# for Sweetie



## romeosmom (Mar 27, 2008)

the sweet lil female urgent pup in GA...RIP....you are free!

I wish we could have saved you!


----------



## tibvixie101 (Nov 26, 2007)

run free sweet angel!


----------



## 4dognight (Aug 14, 2006)

awwww I have a foster pup that age (I had three







) it just breaks my heart. I have hugged my little foster girl more today...RIP little one


----------



## daniella5574 (May 2, 2007)




----------



## daniella5574 (May 2, 2007)




----------



## ThreeDogs (Mar 16, 2007)

Danni, that is really lovely.

R.I.P sweet girl, and all the others who crossed with you today.


----------



## romeosmom (Mar 27, 2008)

> Originally Posted By: Danni


Very beautiful tribute for her- thanks Danni!


----------



## romeosmom (Mar 27, 2008)

Somehow knowing she suffered and was still in the shelter when she died makes me feel worse.


----------



## katieliz (Mar 29, 2007)

you can choose your thoughts. please concentrate on the thought that she is not suffering anymore, and CHOOSE to not think the negative thoughts. replace the negative with the positive, hard to see it as positive right now maybe, but she isn't suffering anymore. so hard to find those positives, i know, especially when you do rescue.

romeosmom, i am in no way minimizing the pain you feel about this little one and i know you are sincere in your wishes that you could have helped her. rescue is so heartbreaking.

yes danni, that's a beautiful tribute. i cry every day on this board, but always come back because there's so much work to be done.

many blessings to you all who try to help these dear souls on a daily (hourly???) basis.


----------



## romeosmom (Mar 27, 2008)

thanks katieliz. 

Parvo is just an awful way for her to go. Like danni said, I wish we could have donated her shots. 

I have made a local donation in sweetie's memory. 

I have lots of respect and admiration for those who volunteer and do rescue- I know it can be heartbreaking.


----------



## romeosmom (Mar 27, 2008)

thanks katieliz. 

Parvo is just an awful way for her to go. Like danni said, I wish we could have donated her shots. 

I have made a local donation in sweetie's memory. 

I have lots of respect and admiration for those who volunteer and do rescue- I know it can be heartbreaking.


----------

* * *

WHAT TO DO:
A – Summarize the forum thread about Sweetie in two sentences.
B – Write out the part of the forum thread about Sweetie that opens with the words containing "you can choose" and closes with "you do rescue.".

* * *

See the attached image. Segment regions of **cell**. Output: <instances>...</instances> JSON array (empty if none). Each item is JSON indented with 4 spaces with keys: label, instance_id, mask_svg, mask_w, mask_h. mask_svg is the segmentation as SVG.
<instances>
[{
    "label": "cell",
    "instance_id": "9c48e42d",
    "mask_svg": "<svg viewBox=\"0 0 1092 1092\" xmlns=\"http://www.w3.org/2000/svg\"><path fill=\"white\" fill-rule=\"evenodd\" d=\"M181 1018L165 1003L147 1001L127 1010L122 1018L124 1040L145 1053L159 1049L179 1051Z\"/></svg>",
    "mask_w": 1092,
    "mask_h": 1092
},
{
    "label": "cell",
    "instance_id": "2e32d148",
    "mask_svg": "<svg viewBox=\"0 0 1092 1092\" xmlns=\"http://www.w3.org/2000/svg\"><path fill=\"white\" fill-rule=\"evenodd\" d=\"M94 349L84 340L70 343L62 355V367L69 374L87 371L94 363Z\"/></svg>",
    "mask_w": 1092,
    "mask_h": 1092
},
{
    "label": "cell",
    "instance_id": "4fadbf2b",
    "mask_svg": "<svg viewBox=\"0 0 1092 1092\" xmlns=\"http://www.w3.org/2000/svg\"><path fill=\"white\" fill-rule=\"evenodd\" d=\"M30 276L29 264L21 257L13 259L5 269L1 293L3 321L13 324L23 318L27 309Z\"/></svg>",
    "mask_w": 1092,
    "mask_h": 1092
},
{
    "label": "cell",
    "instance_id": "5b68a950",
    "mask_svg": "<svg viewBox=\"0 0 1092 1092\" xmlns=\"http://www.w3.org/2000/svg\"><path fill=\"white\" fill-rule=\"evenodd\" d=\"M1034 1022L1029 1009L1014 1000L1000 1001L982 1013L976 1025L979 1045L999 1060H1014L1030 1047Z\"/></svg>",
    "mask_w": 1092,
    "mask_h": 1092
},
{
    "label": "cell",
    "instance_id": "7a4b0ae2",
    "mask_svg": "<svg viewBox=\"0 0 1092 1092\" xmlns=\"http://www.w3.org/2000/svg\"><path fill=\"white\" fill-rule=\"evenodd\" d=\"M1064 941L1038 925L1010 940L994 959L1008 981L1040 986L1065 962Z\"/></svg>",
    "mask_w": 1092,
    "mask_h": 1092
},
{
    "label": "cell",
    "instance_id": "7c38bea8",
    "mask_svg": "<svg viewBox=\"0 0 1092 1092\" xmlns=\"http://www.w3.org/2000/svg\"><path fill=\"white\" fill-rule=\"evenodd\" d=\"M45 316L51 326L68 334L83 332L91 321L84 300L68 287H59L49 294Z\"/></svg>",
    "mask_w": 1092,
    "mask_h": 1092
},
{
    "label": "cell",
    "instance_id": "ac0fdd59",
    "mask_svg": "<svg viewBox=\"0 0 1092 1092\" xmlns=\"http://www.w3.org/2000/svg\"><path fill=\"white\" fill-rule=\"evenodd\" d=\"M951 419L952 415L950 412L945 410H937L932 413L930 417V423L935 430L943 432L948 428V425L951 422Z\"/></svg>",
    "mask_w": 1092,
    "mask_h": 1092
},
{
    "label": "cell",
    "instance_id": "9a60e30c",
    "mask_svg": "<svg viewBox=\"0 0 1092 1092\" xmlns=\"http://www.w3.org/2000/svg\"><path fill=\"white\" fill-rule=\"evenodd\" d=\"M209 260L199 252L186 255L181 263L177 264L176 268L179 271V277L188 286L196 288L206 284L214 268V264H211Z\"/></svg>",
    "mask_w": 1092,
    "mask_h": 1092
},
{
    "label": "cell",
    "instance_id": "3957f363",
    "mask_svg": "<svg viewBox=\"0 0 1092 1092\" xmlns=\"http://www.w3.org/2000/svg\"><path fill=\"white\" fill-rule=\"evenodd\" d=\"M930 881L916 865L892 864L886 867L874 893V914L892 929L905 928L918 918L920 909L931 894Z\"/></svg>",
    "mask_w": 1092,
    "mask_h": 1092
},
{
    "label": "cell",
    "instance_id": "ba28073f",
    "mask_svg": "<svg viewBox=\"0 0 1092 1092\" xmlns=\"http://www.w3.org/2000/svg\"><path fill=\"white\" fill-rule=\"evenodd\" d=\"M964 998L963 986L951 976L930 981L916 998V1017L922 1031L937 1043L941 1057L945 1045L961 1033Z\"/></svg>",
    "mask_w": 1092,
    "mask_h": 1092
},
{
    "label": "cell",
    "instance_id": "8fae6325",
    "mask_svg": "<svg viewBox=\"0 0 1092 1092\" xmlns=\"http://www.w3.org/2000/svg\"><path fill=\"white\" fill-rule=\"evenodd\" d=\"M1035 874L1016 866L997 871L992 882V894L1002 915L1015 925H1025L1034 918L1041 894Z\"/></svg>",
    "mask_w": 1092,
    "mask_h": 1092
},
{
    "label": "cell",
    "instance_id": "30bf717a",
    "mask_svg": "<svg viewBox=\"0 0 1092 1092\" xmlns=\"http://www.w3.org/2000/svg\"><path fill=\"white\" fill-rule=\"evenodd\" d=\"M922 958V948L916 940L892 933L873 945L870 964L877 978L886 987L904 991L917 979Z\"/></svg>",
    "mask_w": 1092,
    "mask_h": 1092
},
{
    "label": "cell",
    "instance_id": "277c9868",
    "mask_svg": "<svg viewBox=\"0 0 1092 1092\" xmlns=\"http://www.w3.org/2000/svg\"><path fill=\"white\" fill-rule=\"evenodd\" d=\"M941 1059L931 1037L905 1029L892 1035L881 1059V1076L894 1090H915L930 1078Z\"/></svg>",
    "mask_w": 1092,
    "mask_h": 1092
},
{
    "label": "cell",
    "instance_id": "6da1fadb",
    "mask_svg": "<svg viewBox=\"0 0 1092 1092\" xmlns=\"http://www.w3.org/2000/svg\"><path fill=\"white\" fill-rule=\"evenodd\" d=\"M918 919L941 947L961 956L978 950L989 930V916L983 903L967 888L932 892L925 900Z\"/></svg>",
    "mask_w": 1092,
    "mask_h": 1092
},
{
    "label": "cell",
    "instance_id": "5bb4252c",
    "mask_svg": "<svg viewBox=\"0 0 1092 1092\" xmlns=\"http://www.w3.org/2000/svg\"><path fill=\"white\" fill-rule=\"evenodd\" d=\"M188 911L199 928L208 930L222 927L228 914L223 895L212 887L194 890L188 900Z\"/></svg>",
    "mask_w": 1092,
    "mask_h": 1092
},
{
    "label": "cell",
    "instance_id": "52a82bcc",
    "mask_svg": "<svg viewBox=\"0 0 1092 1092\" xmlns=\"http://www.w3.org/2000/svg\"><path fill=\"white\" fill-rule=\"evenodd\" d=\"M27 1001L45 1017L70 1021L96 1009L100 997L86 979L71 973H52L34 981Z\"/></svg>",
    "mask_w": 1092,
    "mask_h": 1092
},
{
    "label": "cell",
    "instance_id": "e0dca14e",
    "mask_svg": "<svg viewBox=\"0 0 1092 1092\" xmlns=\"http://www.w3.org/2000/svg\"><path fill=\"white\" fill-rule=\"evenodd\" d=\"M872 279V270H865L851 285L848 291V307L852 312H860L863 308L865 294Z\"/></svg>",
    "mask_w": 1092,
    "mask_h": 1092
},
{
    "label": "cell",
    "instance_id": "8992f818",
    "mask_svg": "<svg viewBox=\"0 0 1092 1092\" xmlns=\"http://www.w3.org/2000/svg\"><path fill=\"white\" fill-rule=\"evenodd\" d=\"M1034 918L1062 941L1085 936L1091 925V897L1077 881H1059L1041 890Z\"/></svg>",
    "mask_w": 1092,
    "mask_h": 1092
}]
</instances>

* * *

ANSWERS FOR THE TASKS:
A – Forum members mourn Sweetie, a little female urgent pup in GA who was still in the shelter when she died, and several of them praise a tribute Danni posted. After katieliz urges focusing on the fact that the pup is no longer suffering, romeosmom calls parvo an awful way for her to go and mentions a local donation made in Sweetie's memory.

B –
you can choose your thoughts. please concentrate on the thought that she is not suffering anymore, and CHOOSE to not think the negative thoughts. replace the negative with the positive, hard to see it as positive right now maybe, but she isn't suffering anymore. so hard to find those positives, i know, especially when you do rescue.